UPJ INSIGHT Outcome Measures and Inclusion/Exclusion Criteria in Benign Prostatic Hyperplasia Trials on ClinicalTrials.gov
By: Michael Tram, Albany Medical Center, New York; Jacob Zipkin, MD, SUNY Downstate, Brooklyn, New York; Shreya Srivastava, Albany Medical Center, New York; Charles Welliver, MD, Albany Medical Center, New York, Albany Stratton Veterans Affairs Medical Center, New York | Posted on: 27 Jun 2023
Tram M, Zipkin J, Srivastava S, Welliver C. Outcome measures and inclusion/exclusion criteria in benign prostatic hyperplasia trials on ClinicalTrials.gov. Urol Pract. 2023;10(3):253-260.
Study Need and Importance
Clinical trials are essential to evaluate new treatments for benign prostatic hyperplasia. ClinicalTrials.gov is a public registry that provides access to ongoing and completed studies. Our study investigated benign prostatic hyperplasia trials registered on ClinicalTrials.gov. We were concerned that studies utilized different outcome measures and inclusion criteria, which may limit the ability to both understand trial outcomes and compare results across trials.
What We Found
Out of 411 registered and examined trials, the most common primary or secondary outcome measure was the International Prostate Symptom Score (IPSS), which was used in only 65% of studies (see Figure). Maximum urinary flow (Qmax) was the second most common outcome measure (40% of studies). No other outcome was measured in more than 30% of studies. Inclusion criteria varied between studies, with the most common being a minimum IPSS (49%), maximum Qmax (35%), and minimum prostate volume (26%). The most common minimum IPSS for inclusion was 13 (35% of studies that used IPSS).

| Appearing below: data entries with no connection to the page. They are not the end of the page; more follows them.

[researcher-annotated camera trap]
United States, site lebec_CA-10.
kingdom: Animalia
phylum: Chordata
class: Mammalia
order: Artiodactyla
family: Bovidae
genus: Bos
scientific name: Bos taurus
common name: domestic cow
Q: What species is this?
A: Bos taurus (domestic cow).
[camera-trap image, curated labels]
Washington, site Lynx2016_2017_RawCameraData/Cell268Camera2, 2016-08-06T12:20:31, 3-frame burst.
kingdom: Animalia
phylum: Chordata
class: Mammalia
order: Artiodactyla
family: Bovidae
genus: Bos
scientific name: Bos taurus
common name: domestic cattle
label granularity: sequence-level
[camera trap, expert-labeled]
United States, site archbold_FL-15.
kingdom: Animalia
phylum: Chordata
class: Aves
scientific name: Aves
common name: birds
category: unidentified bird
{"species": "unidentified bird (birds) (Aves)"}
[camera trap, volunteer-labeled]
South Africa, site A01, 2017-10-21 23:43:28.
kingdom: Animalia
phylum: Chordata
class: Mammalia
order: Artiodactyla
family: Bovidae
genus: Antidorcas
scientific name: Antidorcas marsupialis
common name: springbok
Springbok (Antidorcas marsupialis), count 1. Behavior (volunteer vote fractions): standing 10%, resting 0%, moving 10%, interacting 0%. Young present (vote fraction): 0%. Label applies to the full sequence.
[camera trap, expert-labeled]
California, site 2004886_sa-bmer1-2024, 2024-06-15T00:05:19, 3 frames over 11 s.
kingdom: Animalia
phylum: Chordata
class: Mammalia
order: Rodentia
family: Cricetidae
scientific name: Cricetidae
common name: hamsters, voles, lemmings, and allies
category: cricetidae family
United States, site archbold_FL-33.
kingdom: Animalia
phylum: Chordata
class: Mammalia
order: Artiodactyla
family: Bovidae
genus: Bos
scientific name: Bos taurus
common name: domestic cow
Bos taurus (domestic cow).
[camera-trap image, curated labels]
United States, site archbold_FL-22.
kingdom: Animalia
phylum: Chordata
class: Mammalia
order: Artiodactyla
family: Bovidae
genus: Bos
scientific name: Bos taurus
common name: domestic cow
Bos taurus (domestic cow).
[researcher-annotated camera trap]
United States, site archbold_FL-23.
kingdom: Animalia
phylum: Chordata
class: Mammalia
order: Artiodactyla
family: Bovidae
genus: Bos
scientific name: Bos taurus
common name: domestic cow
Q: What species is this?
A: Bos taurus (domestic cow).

Exclusion criteria were often vague (eg, “other chronic medical condition that would make it difficult to participate”), making it difficult to understand the patient population in some studies.
This study examined information on ClinicalTrials.gov, which does not standardize reporting of outcomes or study criteria. Additional details may have been included in the manuscript of published studies that were not reported on the website.
Interpretation for Patient Care
Most trials utilized IPSS as an outcome. However, only 65% used this validated and ubiquitous questionnaire as a primary or secondary outcome. There were significant differences in the inclusion criteria in the examined studies. Exclusion criteria were too often vague, making it difficult to understand the patient population in studies.
Future research should consider using standardized outcome measures (like IPSS and Qmax) when assessing urinary symptoms/function and well-defined inclusion/exclusion criteria.